### Dataset content
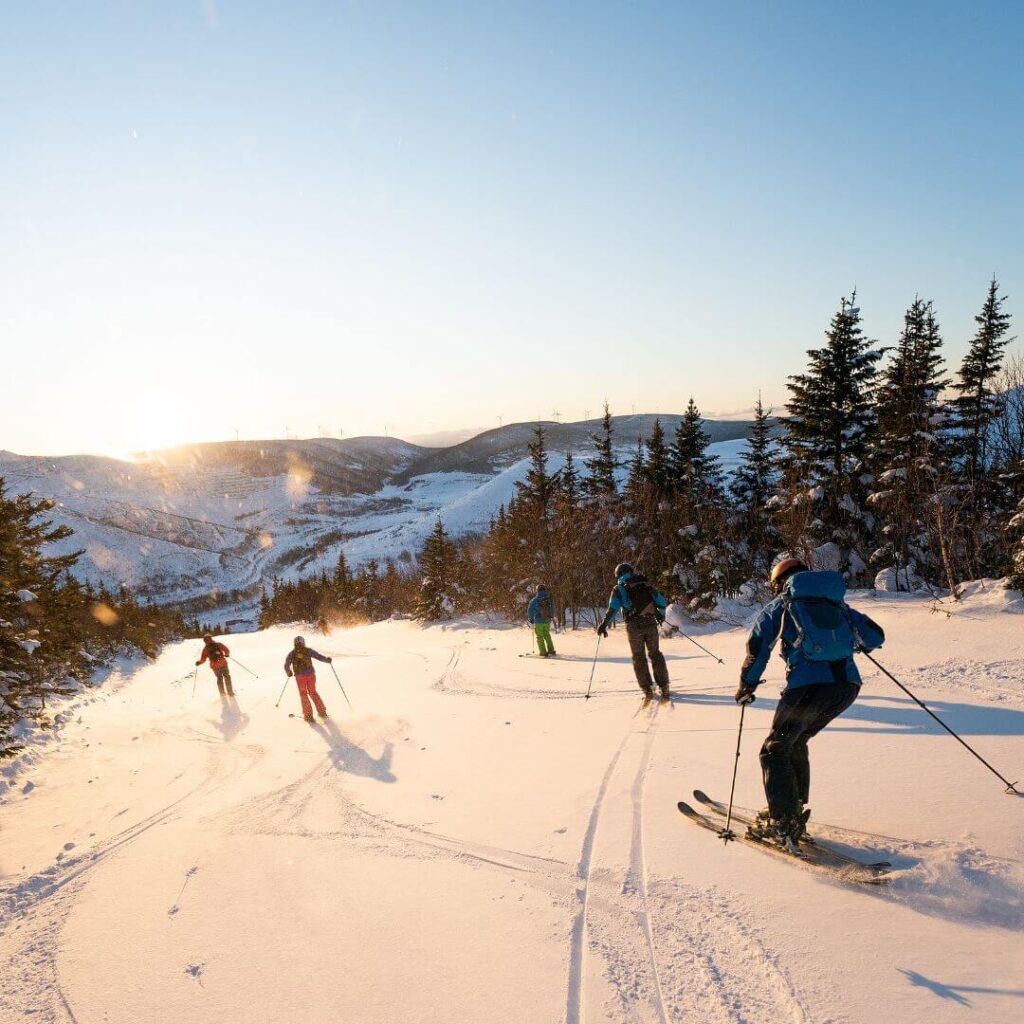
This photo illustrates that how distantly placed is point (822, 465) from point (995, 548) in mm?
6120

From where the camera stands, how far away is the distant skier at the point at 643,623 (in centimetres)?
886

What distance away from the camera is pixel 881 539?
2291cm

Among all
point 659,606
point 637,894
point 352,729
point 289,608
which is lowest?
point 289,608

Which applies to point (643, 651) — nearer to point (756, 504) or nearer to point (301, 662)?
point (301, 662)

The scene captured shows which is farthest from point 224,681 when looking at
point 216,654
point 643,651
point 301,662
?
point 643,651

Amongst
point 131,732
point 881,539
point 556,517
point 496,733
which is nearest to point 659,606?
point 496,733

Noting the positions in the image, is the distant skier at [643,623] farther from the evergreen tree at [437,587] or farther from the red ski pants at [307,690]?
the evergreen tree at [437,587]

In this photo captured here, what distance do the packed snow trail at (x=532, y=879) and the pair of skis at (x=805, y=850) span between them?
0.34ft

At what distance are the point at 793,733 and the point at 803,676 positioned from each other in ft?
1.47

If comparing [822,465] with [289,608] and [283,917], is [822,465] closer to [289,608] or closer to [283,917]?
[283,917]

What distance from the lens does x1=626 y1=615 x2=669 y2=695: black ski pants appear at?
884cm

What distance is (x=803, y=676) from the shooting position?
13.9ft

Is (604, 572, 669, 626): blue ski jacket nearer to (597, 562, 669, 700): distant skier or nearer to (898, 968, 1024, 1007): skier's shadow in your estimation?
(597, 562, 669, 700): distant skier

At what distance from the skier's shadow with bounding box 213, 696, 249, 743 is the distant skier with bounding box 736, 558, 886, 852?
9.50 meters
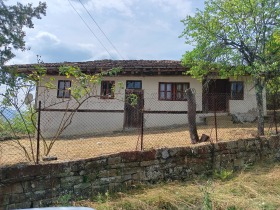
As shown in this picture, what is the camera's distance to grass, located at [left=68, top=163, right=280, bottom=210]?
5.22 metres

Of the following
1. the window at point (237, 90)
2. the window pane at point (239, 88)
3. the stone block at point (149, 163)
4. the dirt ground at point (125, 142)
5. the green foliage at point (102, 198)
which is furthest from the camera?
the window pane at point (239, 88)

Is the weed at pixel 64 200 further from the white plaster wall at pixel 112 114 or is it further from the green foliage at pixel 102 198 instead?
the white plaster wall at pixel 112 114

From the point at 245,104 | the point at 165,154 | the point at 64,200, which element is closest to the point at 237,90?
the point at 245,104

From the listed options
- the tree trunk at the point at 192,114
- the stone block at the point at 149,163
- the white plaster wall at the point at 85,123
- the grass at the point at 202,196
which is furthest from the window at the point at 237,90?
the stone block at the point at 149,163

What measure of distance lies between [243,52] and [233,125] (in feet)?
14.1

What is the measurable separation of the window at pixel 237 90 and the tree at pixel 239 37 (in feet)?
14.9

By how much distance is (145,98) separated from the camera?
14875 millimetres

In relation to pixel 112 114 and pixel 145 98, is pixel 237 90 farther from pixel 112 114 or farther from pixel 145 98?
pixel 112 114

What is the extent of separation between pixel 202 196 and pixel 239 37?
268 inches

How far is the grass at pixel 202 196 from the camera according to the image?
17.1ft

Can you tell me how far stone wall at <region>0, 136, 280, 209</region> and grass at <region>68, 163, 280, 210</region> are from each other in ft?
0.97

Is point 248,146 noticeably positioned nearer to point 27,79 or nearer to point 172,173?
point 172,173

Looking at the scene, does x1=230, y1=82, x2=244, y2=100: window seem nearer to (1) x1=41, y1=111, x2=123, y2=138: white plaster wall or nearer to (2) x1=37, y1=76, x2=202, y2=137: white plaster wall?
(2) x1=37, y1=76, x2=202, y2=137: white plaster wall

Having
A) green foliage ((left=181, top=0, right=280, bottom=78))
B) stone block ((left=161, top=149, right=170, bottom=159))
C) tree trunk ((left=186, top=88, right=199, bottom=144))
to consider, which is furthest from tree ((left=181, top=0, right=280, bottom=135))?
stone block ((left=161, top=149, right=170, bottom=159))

### Your task
Leave out the pictures and return every record word for word.

### Answer below
This photo illustrates that how distantly placed is point (822, 465) from point (995, 548) in mm?
6120

From where the camera stands, how far away is the distant skier at the point at 643,623 (in centimetres)?
886

What distance away from the camera is pixel 881 539?
2291cm

Among all
point 659,606
point 637,894
point 352,729
point 289,608
which is lowest?
point 289,608

Which applies to point (643, 651) — nearer to point (756, 504) or nearer to point (301, 662)?
point (301, 662)

The scene captured shows which is farthest from point 224,681 when looking at
point 216,654
point 643,651
point 301,662
?
point 643,651

Amongst
point 131,732
point 881,539
point 556,517
point 496,733
which is nearest to point 659,606?
point 496,733

Noting the positions in the image, is the distant skier at [643,623] farther from the evergreen tree at [437,587] or farther from the red ski pants at [307,690]?
the evergreen tree at [437,587]

In this photo captured here, what distance do the packed snow trail at (x=532, y=879) and the pair of skis at (x=805, y=850) span between them?
0.34ft

At what distance are the point at 793,733 and the point at 803,676 positioned from each other in ft?
1.47

If comparing [822,465] with [289,608] and [283,917], is [822,465] closer to [289,608] or closer to [283,917]?
[283,917]

What distance from the lens does x1=626 y1=615 x2=669 y2=695: black ski pants appear at?
884cm

What distance is (x=803, y=676) from the shooting position?
13.9ft

Is (604, 572, 669, 626): blue ski jacket nearer to (597, 562, 669, 700): distant skier or nearer to (898, 968, 1024, 1007): skier's shadow in your estimation?
(597, 562, 669, 700): distant skier

At what distance from the skier's shadow with bounding box 213, 696, 249, 743 is the distant skier with bounding box 736, 558, 886, 852?
9.50 meters
As shown in this picture, what is the camera's distance to grass, located at [left=68, top=163, right=280, bottom=210]?
5.22 metres

Of the following
1. the window at point (237, 90)
2. the window pane at point (239, 88)
3. the stone block at point (149, 163)
4. the dirt ground at point (125, 142)
5. the green foliage at point (102, 198)
which is furthest from the camera?
the window pane at point (239, 88)

Is the weed at pixel 64 200 further from the white plaster wall at pixel 112 114 or is it further from the green foliage at pixel 102 198 instead?
the white plaster wall at pixel 112 114

From the point at 245,104 | the point at 165,154 | the point at 64,200, which element is closest to the point at 237,90?
the point at 245,104

From the listed options
- the tree trunk at the point at 192,114
- the stone block at the point at 149,163
- the white plaster wall at the point at 85,123
- the grass at the point at 202,196
which is furthest from the window at the point at 237,90?
the stone block at the point at 149,163

What measure of distance lies between [243,52] and [233,125] (in feet)?
14.1

What is the measurable separation of the window at pixel 237 90 and the tree at pixel 239 37 (in feet)?
14.9

By how much distance is (145,98) separated from the camera?
14875 millimetres

In relation to pixel 112 114 and pixel 145 98, is pixel 237 90 farther from pixel 112 114 or farther from pixel 145 98?
pixel 112 114

What is the extent of separation between pixel 202 196 and pixel 239 37?
268 inches

How far is the grass at pixel 202 196 from the camera according to the image?
17.1ft

Can you tell me how far stone wall at <region>0, 136, 280, 209</region> and grass at <region>68, 163, 280, 210</region> are from each other in ft?
0.97

Is point 248,146 noticeably positioned nearer to point 27,79 or nearer to point 172,173?
point 172,173

Looking at the scene, does x1=230, y1=82, x2=244, y2=100: window seem nearer to (1) x1=41, y1=111, x2=123, y2=138: white plaster wall or nearer to (2) x1=37, y1=76, x2=202, y2=137: white plaster wall?
(2) x1=37, y1=76, x2=202, y2=137: white plaster wall

Having
A) green foliage ((left=181, top=0, right=280, bottom=78))
B) stone block ((left=161, top=149, right=170, bottom=159))
C) tree trunk ((left=186, top=88, right=199, bottom=144))
to consider, which is furthest from tree ((left=181, top=0, right=280, bottom=135))?
stone block ((left=161, top=149, right=170, bottom=159))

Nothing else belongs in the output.